<<<<

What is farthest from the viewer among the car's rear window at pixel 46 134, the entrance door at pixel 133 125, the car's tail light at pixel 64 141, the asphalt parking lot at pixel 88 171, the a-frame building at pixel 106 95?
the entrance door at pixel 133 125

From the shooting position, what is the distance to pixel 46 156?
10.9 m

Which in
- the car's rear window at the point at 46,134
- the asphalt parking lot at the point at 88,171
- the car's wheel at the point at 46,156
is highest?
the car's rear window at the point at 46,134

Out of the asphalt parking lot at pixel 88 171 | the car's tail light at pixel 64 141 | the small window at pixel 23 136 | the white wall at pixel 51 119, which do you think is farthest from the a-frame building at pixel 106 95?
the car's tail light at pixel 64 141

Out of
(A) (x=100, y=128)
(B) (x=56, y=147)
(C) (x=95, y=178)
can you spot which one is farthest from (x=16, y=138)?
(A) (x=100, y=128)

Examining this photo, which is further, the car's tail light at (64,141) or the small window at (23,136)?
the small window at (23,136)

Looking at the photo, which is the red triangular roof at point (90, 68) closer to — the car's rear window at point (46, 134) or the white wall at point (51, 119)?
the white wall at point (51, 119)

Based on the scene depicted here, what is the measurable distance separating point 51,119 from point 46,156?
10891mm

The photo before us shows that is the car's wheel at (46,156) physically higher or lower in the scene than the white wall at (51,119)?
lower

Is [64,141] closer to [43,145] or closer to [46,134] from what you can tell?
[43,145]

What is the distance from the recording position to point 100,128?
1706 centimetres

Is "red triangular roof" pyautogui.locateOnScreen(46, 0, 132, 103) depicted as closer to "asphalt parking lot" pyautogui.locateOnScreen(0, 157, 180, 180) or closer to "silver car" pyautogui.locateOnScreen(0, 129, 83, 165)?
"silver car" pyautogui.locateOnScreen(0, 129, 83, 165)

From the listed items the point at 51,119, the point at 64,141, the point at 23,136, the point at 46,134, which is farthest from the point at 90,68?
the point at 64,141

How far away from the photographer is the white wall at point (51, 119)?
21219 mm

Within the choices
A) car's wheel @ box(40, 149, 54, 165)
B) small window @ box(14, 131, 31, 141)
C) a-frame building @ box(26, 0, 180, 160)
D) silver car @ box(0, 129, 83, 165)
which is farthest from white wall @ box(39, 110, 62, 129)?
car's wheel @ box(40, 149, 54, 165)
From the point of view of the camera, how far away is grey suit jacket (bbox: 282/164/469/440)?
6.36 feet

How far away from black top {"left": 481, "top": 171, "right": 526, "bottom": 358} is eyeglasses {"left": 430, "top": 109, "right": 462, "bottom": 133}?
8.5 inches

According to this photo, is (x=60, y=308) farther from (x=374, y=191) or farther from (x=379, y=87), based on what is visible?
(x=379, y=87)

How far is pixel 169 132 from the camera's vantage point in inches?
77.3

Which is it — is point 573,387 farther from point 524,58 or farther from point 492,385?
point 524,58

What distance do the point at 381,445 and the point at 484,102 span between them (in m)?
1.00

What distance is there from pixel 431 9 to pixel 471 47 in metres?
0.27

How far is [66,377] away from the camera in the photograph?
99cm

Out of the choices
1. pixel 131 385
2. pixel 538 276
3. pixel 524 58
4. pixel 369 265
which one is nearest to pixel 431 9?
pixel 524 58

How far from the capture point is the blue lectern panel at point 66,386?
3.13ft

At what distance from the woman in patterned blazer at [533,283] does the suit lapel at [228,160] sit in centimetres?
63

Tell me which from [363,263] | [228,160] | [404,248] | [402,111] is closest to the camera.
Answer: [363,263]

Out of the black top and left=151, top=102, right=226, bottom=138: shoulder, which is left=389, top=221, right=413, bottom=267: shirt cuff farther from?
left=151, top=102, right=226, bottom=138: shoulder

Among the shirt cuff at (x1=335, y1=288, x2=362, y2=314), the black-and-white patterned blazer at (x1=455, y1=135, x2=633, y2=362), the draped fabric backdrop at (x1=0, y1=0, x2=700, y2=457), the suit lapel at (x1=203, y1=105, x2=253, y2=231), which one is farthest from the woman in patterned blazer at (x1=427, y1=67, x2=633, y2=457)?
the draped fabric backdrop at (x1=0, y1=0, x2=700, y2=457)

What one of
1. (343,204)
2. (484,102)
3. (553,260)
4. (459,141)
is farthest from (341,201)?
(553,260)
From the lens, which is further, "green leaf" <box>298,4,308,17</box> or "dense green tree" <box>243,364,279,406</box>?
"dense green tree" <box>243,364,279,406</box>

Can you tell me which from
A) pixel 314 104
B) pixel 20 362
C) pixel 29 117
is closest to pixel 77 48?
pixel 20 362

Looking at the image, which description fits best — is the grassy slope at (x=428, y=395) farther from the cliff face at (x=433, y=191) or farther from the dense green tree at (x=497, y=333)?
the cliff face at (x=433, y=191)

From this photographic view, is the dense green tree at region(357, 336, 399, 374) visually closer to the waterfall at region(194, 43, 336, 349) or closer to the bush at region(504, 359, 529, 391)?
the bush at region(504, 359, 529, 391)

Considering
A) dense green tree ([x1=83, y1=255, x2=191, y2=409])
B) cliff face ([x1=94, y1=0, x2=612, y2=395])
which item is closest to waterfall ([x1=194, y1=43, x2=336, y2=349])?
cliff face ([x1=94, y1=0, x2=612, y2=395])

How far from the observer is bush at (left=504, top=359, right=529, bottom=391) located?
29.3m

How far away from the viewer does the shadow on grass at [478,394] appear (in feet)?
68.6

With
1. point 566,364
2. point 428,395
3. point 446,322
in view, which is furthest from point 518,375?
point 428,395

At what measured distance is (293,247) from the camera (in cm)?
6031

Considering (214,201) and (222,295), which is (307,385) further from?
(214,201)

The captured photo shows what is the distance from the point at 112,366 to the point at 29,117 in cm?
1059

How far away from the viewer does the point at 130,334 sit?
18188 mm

>>>>

▶ Written task
Rewrite the data above, changing each "asphalt parking lot" to "paved parking lot" and leaving everything else the same.

▶ The solution
What is farthest from the viewer among the car's rear window at pixel 46 134, the entrance door at pixel 133 125, the car's tail light at pixel 64 141, the paved parking lot at pixel 88 171, the a-frame building at pixel 106 95?
the entrance door at pixel 133 125

From the shooting position, what is the distance to pixel 46 156?
10.9 m

Which in
- the car's rear window at the point at 46,134
- the paved parking lot at the point at 88,171
- the car's wheel at the point at 46,156
is highest?
the car's rear window at the point at 46,134

Out of the paved parking lot at pixel 88 171 | the car's tail light at pixel 64 141 | the small window at pixel 23 136 | the white wall at pixel 51 119, which do you think is farthest from the a-frame building at pixel 106 95?
the car's tail light at pixel 64 141

Out of
(A) (x=100, y=128)
(B) (x=56, y=147)
(C) (x=95, y=178)
can you spot which one is farthest from (x=16, y=138)?
(A) (x=100, y=128)

Examining this photo, which is further, the car's tail light at (64,141) or the small window at (23,136)?
the small window at (23,136)

Looking at the photo, which is the red triangular roof at point (90, 68) closer to — the car's rear window at point (46, 134) or the white wall at point (51, 119)?
the white wall at point (51, 119)

Based on the scene depicted here, what is the measurable distance separating point 51,119 from point 46,156?
10891mm

The photo before us shows that is the car's wheel at (46,156) physically higher or lower in the scene than the white wall at (51,119)?
lower

Is [64,141] closer to [43,145] or closer to [46,134] from what you can tell?
[43,145]

What is the distance from the recording position to point 100,128?
1706 centimetres

Is "red triangular roof" pyautogui.locateOnScreen(46, 0, 132, 103) depicted as closer to "paved parking lot" pyautogui.locateOnScreen(0, 157, 180, 180) or closer to "silver car" pyautogui.locateOnScreen(0, 129, 83, 165)?
"silver car" pyautogui.locateOnScreen(0, 129, 83, 165)

From the listed items the point at 51,119, the point at 64,141, the point at 23,136, the point at 46,134, which is farthest from the point at 90,68?
the point at 64,141

How far away from the photographer is the white wall at point (51, 119)?
21219 mm

Within the choices
A) car's wheel @ box(40, 149, 54, 165)
B) small window @ box(14, 131, 31, 141)
C) a-frame building @ box(26, 0, 180, 160)
D) silver car @ box(0, 129, 83, 165)
which is farthest from white wall @ box(39, 110, 62, 129)?
car's wheel @ box(40, 149, 54, 165)
From the point of view of the camera, how far away is grey suit jacket (bbox: 282/164/469/440)?
6.36 feet

How far away from black top {"left": 481, "top": 171, "right": 526, "bottom": 358} is eyeglasses {"left": 430, "top": 109, "right": 462, "bottom": 133}?
8.5 inches

According to this photo, is (x=60, y=308) farther from (x=374, y=191) or farther from (x=379, y=87), based on what is visible?
(x=379, y=87)

How far is pixel 169 132 from the camera's vantage point in inches?
77.3

Which is it — is point 573,387 farther from point 524,58 or farther from point 492,385?
point 524,58

What distance do the point at 381,445 and the point at 484,102 span between them (in m)?
1.00

What distance is there from pixel 431 9 to pixel 471 47 in metres?
0.27

How far is [66,377] away from the camera in the photograph?
99cm

Out of the choices
1. pixel 131 385
2. pixel 538 276
3. pixel 524 58
4. pixel 369 265
which one is nearest to pixel 431 9?
pixel 524 58

How far from the capture point is the blue lectern panel at point 66,386?
3.13ft

At what distance from the woman in patterned blazer at [533,283] does the suit lapel at [228,160] sit in centimetres?
63

Tell me which from [363,263] | [228,160] | [404,248] | [402,111] is closest to the camera.
Answer: [363,263]

Out of the black top and left=151, top=102, right=226, bottom=138: shoulder, which is left=389, top=221, right=413, bottom=267: shirt cuff farther from?
left=151, top=102, right=226, bottom=138: shoulder

Among the shirt cuff at (x1=335, y1=288, x2=362, y2=314), the black-and-white patterned blazer at (x1=455, y1=135, x2=633, y2=362), the draped fabric backdrop at (x1=0, y1=0, x2=700, y2=457), the suit lapel at (x1=203, y1=105, x2=253, y2=231), which one is farthest from the woman in patterned blazer at (x1=427, y1=67, x2=633, y2=457)?
the draped fabric backdrop at (x1=0, y1=0, x2=700, y2=457)

What one of
1. (343,204)
2. (484,102)
3. (553,260)
4. (459,141)
is farthest from (341,201)?
(553,260)
From the lens, which is further, "green leaf" <box>298,4,308,17</box> or "dense green tree" <box>243,364,279,406</box>?
"dense green tree" <box>243,364,279,406</box>

Can you tell me which from
A) pixel 314 104
B) pixel 20 362
C) pixel 29 117
is closest to pixel 77 48?
pixel 20 362

Looking at the image, which description fits best — is the grassy slope at (x=428, y=395) farther from the cliff face at (x=433, y=191) or farther from the dense green tree at (x=497, y=333)?
the cliff face at (x=433, y=191)

From this photographic view, is the dense green tree at region(357, 336, 399, 374) visually closer to the waterfall at region(194, 43, 336, 349) or closer to the bush at region(504, 359, 529, 391)?
the bush at region(504, 359, 529, 391)

Considering
A) dense green tree ([x1=83, y1=255, x2=191, y2=409])
B) cliff face ([x1=94, y1=0, x2=612, y2=395])
which item is closest to waterfall ([x1=194, y1=43, x2=336, y2=349])?
cliff face ([x1=94, y1=0, x2=612, y2=395])

How far from the observer is bush at (left=504, top=359, right=529, bottom=391) located?
29.3m

How far away from the viewer does the shadow on grass at [478,394] appear (in feet)?
68.6

With
1. point 566,364
2. point 428,395
3. point 446,322
in view, which is furthest from point 518,375?
point 428,395

At what measured distance is (293,247) from the camera (in cm)?
6031

Considering (214,201) and (222,295), which is (307,385) further from?
(214,201)

The captured photo shows what is the distance from the point at 112,366 to the point at 29,117 in cm?
1059

How far away from the viewer does the point at 130,334 sit?
18188 mm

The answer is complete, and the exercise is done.